Joga to nie droga do Boga

KAI |

publikacja 01.09.2012 15:18

Katechizując dzieci, trzeba jednocześnie katechizować rodziców, gdyż to ostatecznie w środowisku domowym rozpoczyna się i wzrasta wiara – mówił 1 września do duchownych i świeckich katechetów abp Edward Ozorowski.

Abp Edward Ozorowski Jakub Szymczuk/Agencja GN Abp Edward Ozorowski
Archidiecezja białostocka

Metropolita białostocki tłumaczył, że pewne osłabienie wiary, jakie można zaobserwować w Polsce, wynika m.in. z tego, że całe pokolenia rodziców nie miały katechezy w szkole i dlatego dziś nie widzą potrzeby, by systematycznie uczyć swoje dzieci religii. Spotkanie katechetów w białostockiej katedrze rozpoczęła Msza św., w czasie której katecheci otrzymujący misję stałą złożyli wyznanie wiary.

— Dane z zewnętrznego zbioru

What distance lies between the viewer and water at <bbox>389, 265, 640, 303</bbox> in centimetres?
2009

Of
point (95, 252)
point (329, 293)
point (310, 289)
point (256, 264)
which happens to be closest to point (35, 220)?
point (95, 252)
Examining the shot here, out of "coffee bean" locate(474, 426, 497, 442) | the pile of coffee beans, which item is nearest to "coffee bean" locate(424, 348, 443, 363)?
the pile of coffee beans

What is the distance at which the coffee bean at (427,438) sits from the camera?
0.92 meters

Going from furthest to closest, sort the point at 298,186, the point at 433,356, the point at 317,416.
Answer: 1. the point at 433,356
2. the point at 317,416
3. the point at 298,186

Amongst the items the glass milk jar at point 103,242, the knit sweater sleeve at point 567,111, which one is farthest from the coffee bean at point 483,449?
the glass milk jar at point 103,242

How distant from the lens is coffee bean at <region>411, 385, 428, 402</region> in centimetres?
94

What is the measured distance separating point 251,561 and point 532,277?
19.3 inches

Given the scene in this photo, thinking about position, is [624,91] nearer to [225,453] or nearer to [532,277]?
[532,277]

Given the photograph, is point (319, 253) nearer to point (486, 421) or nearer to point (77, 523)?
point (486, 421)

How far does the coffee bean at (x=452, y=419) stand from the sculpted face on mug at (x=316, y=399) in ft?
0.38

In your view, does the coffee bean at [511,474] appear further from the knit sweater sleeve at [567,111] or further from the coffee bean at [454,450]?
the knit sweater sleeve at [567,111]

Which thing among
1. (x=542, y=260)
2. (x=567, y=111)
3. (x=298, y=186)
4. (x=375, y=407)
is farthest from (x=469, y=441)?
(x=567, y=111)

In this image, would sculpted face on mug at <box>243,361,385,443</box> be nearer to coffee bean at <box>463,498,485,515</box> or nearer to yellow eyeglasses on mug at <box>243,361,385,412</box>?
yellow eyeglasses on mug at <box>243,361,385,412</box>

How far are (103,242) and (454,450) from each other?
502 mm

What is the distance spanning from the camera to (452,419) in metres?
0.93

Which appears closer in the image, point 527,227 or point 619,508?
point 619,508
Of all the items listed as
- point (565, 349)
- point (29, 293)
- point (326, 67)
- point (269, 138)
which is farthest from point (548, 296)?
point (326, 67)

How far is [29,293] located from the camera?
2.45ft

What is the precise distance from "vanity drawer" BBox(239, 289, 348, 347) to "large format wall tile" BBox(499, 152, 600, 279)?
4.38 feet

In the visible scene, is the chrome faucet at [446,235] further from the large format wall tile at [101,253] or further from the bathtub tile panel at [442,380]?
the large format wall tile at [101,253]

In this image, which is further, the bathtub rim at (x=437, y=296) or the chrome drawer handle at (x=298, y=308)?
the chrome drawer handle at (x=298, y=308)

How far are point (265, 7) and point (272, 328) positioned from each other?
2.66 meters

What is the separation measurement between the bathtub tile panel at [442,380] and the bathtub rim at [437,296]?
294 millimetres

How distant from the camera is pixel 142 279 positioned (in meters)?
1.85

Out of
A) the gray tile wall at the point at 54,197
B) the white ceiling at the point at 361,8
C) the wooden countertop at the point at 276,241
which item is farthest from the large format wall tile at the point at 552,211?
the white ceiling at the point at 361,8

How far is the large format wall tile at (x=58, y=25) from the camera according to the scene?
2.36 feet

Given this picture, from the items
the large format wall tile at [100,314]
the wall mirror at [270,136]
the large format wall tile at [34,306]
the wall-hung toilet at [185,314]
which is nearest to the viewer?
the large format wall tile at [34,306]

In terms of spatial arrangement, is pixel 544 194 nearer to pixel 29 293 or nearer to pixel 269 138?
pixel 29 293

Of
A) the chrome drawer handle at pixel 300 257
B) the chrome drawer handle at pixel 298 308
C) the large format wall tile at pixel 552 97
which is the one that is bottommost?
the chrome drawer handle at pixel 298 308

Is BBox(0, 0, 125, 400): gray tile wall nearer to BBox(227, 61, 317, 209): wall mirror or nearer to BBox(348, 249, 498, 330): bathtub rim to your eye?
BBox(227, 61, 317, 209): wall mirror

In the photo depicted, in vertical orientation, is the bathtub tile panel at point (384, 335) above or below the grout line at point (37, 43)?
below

Następnie wysłuchali konferencji ks. Sergiusza Orzeszko IBP, pt. „Joga to nie droga do Boga”. Prelegent wskazał na współczesne zagrożenia duchowe w Polsce, które związane są z kultami pochodzącymi z Dalekiego Wschodu – buddyzmem i hinduizmem. Wskazując na podstawowe założenia ich filozofii, przedstawił na czym polega wiara w reinkarnację i wędrówkę dusz, którą propagują w Polsce m.in. członkowie ruchu Hare Kriszna. Prelegent zestawił także chrześcijańskie rozumienie człowieczeństwa, bóstwa, natury, wszechmocy i zbawienia w wierze chrześcijańskiej z naukami wschodnich guru.

Opowiedział o swoim negatywnym doświadczeniu pobytu w jednej ze wspólnot „krisznowców”, stosującej synkretyzm religijny, tzn. dodającej do wierzeń hinduistycznych elementy objawienia chrześcijańskiego. Apelował do katechetów o czujność, wskazując na niepokojące objawy, które mogą świadczyć o bezkrytycznym zainteresowaniu czy wręcz fascynacji młodych ludzi filozofią Wschodu. „Nie wystarczy powiedzieć jedynie, że coś jest złe. Musicie zdobyć fachową i merytoryczną wiedzę, aby przestrzegać przed złem. Musicie nie tylko nauczać, ale także tych młodych ludzi chronić” – mówił ks. Orzeszko.

Na zakończenie spotkania abp Edward Ozorowski podkreślił, że wśród współczesnych zagrożeń duchowych najgroźniejsze wydaje się zjawisko liberalizmu i indywidualizmu. Przypominając o rozpoczynającym się w październiku Roku Wiary wskazał na jego cel: „ożywienie wiary tam, gdzie stała się ona martwa i wprowadzenie wiary w te obszary, w których ona zanikła”.